Votre tâche
Reprenez le portrait de Sina XX présenté ci-dessous et poursuivez sa rédaction à partir de sa dernière phrase.

Texte à lire
━━━━━━━━━━

Insatiablement créatif, mû par une profonde humanité et avec une recherche artistique au cœur de tout ce qu’il entreprend, Sina XX a repoussé les limites de l’expérience techno parisienne comme peu d’artistes et acteurs·rices de la nuit avant lui.

Un lundi soir pluvieux de septembre dans le parc du quartier animé du Temple à Paris, on attend Sina Araghi aka Sina XX, arrivé de Montreuil sur son scooter électrique. Sur un banc près de la grille, un vieil homme, parka grise et chapeau assorti vissé sur la tête, nous observe. Face à lui, un couple de jeunes est pris dans une conversation animée en espagnol, en se passant une bouteille de bière. Soudain Sina arrive, casque autour du bras, un grand sourire éclairant une barbe noire naissante surmontée de ses yeux noisettes pétillants.

C’est à Paris, sa ville de naissance, que le jeune producteur et organisateur s’est fait un nom sur la scène locale ces dix dernières années, passant en quelques années du statut de jeune DJ amateur à celui d’organisateur des soirées techno parmi les plus réputées de la capitale et de producteur prolifique repéré par AZF, qui l’a intégré à son collectif Qui Embrouille Qui. Ces dernières années il a signé une série de sorties sombres, mélancoliques et acérées, parfois teintées d’influences EBM comme sur son dernier EP Debts Will Tear Us Apart, ou empreintes de son ouverture et réflexion sur le monde sur Legalize Raving, produit sur la route entre Téhéran et Beyrouth. Autant de productions qui redéfinissent chacune à leur manière les contours de la techno française.

Né d’une famille perse, Sina a grandi en banlieue parisienne, dans le 93. C’est là, dans sa chambre d’ado, qu’il apprend à mixer, timidement d’abord, hésitant à s’aventurer devant un public. Après un premier coup de cœur électro à l’ère Beni Benassi vers l’âge de 12 ans avec Joachim Garraud et ses séries de podcasts, il suit avec attention la communauté Space Invaders, surfant sur l’ancêtre des réseaux sociaux Caramail, dinosaure des Interwebs que les moins de 30 ans ne peuvent pas connaître. Comme bon nombre de jeunes ados Parisien·ne·s, la Techno parade est un premier contact stimulant avec la fête. Une expérience euphorique, ponctuée d’un set de son idole de l’époque, Garraud. Mais le voilà confronté à un mur : impossible de partager sa passion avec son entourage du lycée dans le Val d’Oise, où on écoute plus volontiers les envolées lyriques de Limp Bizkit que celles d’Aphex Twin. Il décide alors d’explorer la nuit, mû par le désir de trouver un environnement à son image.

━━━━━━━━━━

Données fournies
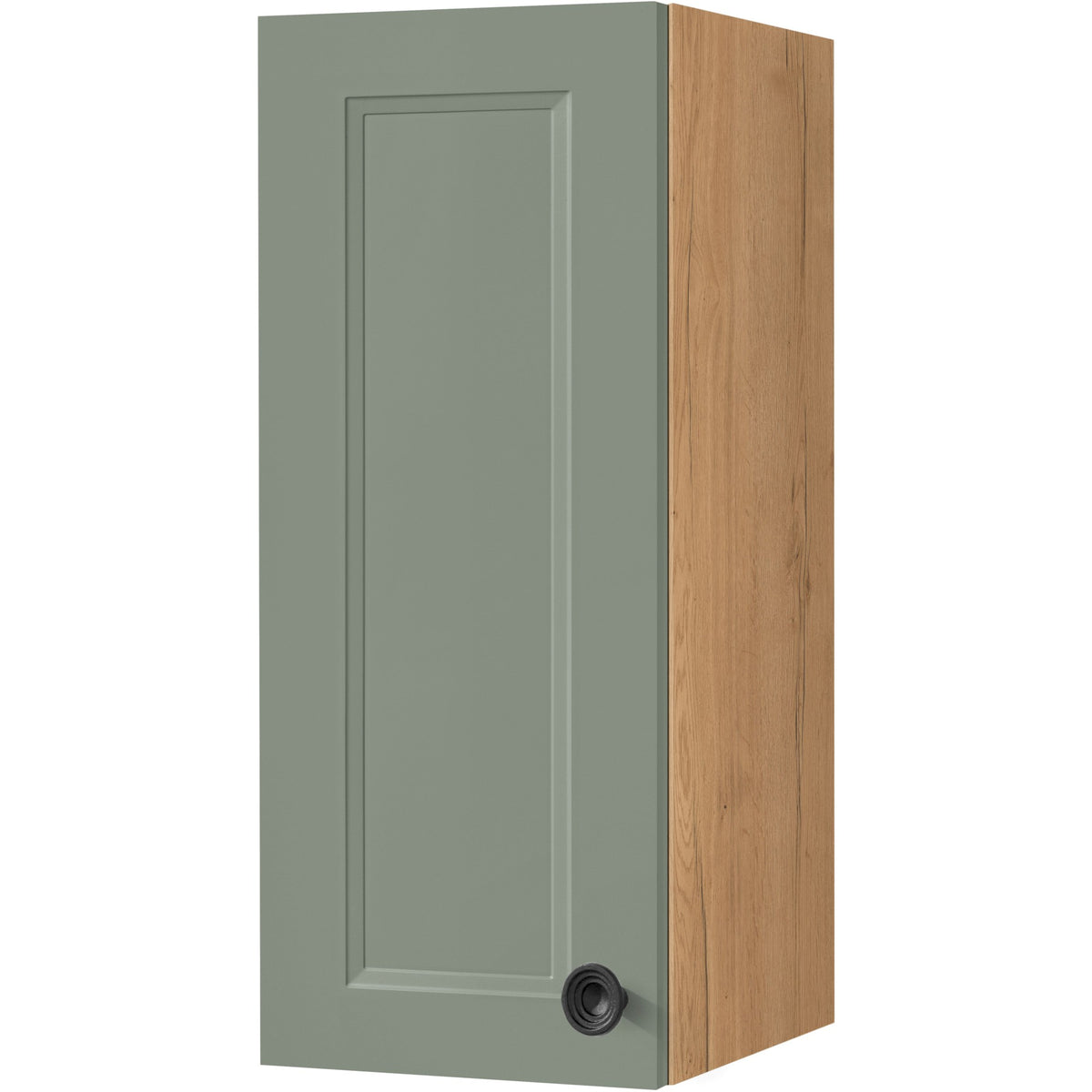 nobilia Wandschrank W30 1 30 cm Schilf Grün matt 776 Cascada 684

━━━━━━━━━━

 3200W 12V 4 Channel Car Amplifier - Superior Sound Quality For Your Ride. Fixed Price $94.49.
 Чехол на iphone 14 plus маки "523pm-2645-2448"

━━━━━━━━━━

Résultat obtenu
Le dancefloor du Batofar, institution des nuits parisiennes de l’époque, lui offre une première épiphanie. Dans la seconde moitié des années 2000, on y joue de la minimal tech, du BPitch, le label d’Ellen Allien : c’est l’arrivée de la minimale berlinoise en France. Il est immédiatement séduit par cette musique plus épurée, l’atmosphère sensuelle et la présence des communautés LGBT+ qui font de cette expérience « une vraie aventure de groupe ». Sur place, il rencontre un groupe de lesbiennes qui vont l’initier à la nuit parisienne. Il y découvre un microcosme de gens en marge, qui peinent à trouver leurs marques. Une réalisation : « J’avais toujours fait ces efforts - d’être sociable – en me travestissant. » Un lien indéfectible se forme dès lors entre son développement personnel et la culture festive.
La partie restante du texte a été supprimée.